Frequently Asked Questions: Exercises for Parkinson’s

1. What is the single best exercise for Parkinson’s?
There is no one perfect exercise. A mix of walking or other aerobic activity, strength training, balance work and stretching seems to be most helpful for many people.

2. How often should I exercise each week?
Many experts suggest aiming for most days of the week. For example, 4 to 6 days of some form of movement, with 20 to 40 minutes of activity on many of those days, adjusted to your ability.

3. Is walking enough, or do I need more types of exercise?
Walking is a great base, but adding strength, balance and flexibility exercises may give more complete support for daily function and fall prevention.

4. Are tai chi and yoga really useful for Parkinson’s?
Yes, many people with Parkinson’s find tai chi, qigong and gentle yoga helpful for balance, flexibility, posture and relaxation, when done safely and adapted to their level.

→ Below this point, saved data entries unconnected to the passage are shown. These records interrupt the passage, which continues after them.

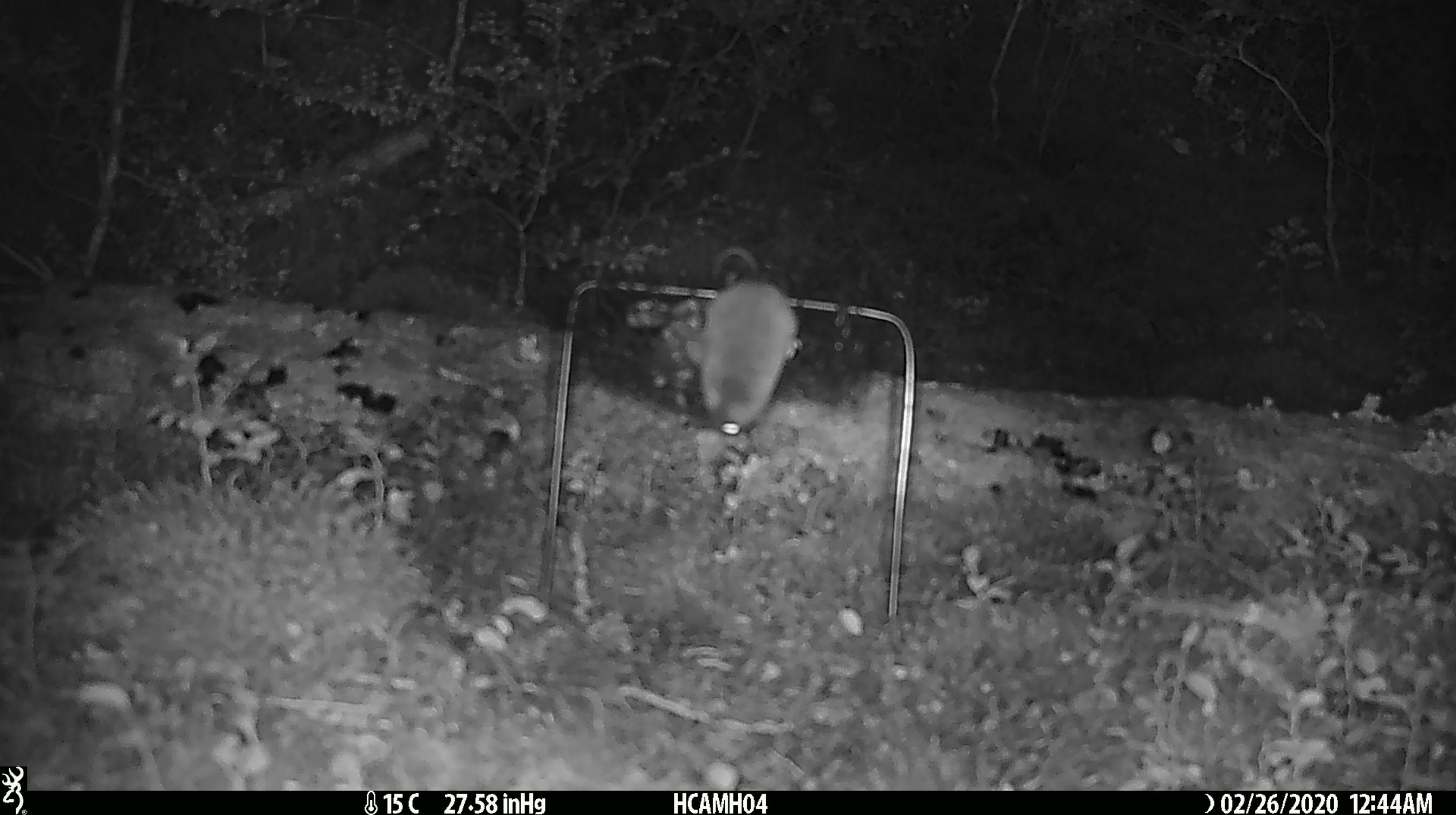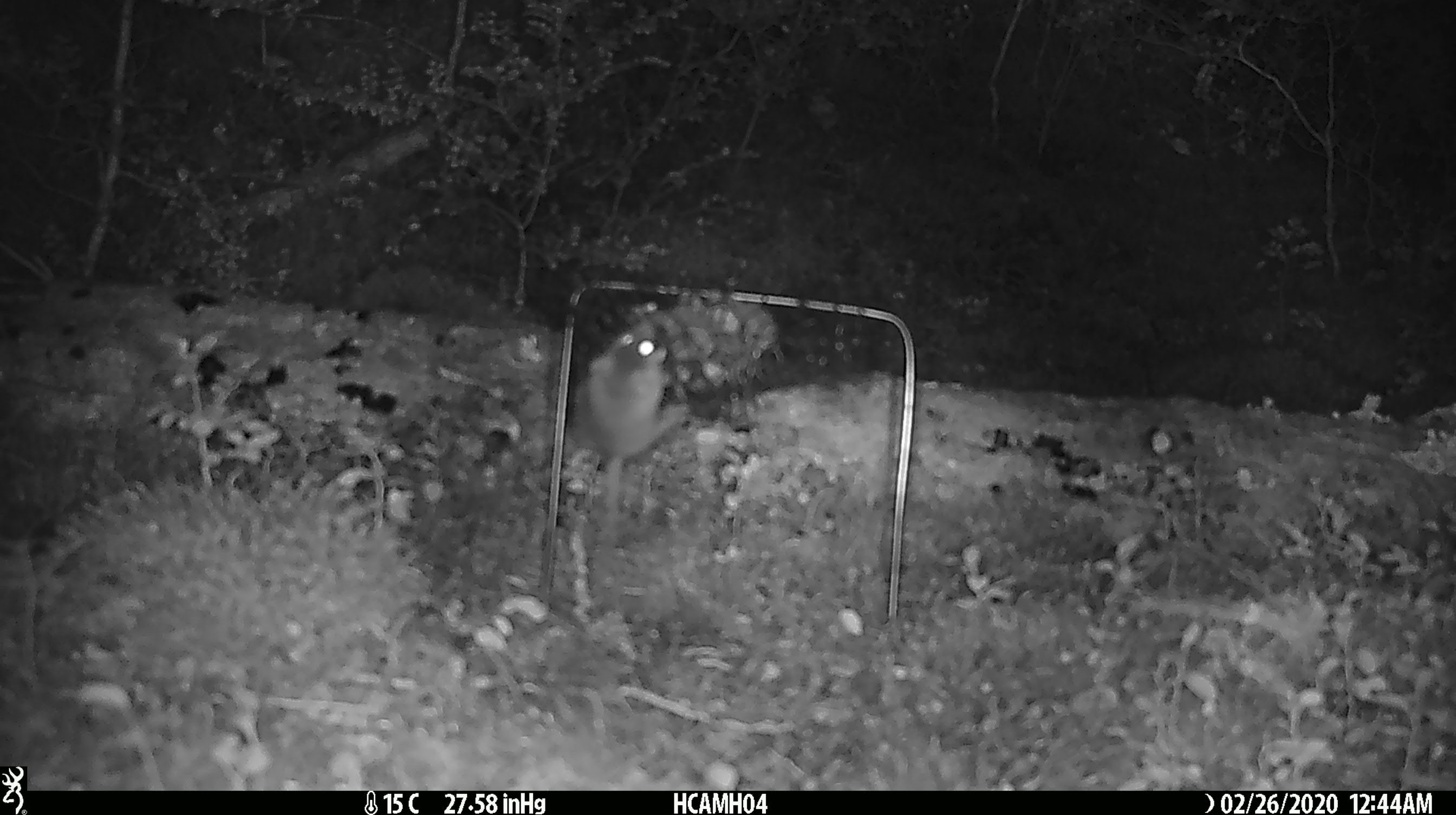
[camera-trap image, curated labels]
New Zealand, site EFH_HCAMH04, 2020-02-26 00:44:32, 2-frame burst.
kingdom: Animalia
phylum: Chordata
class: Mammalia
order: Rodentia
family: Muridae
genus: Mus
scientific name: Mus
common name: mouse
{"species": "mouse (Mus)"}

5. Can exercise slow the progression of Parkinson’s?
Exercise does not cure Parkinson’s, but studies suggest regular physical activity may help slow the worsening of some symptoms and support better long term function compared with being inactive.

6. Is it safe to lift weights if I have Parkinson’s?
Light to moderate strength training is often safe and helpful when guided correctly. It is best to start with a physiotherapist or trained professional and avoid very heavy weights without supervision.

7. What should I do if I feel very tired or stiff?
On low energy days, choose gentler movement, such as slow walking, easy stretching or a short home session. Completely stopping all movement often makes stiffness worse over time.

8. How do I avoid falling while exercising?
Exercise in safe places with good lighting and clear floors. Use rails, walls, chairs or a walker for support if needed. Practicing balance exercises with a therapist or helper can reduce fall risk over time.

9. Can I exercise at home if I cannot go outside?
Yes. Home walking, chair exercises, stationary bike, and simple stretching or balance drills near a wall are all useful. Many people successfully build a full routine at home.

10. Who should design my exercise program?
The best plan comes from a team approach. Your neurologist can clear you for exercise, and a physiotherapist familiar with Parkinson’s can design a personalized program. You can then adapt it to your daily life, step by step.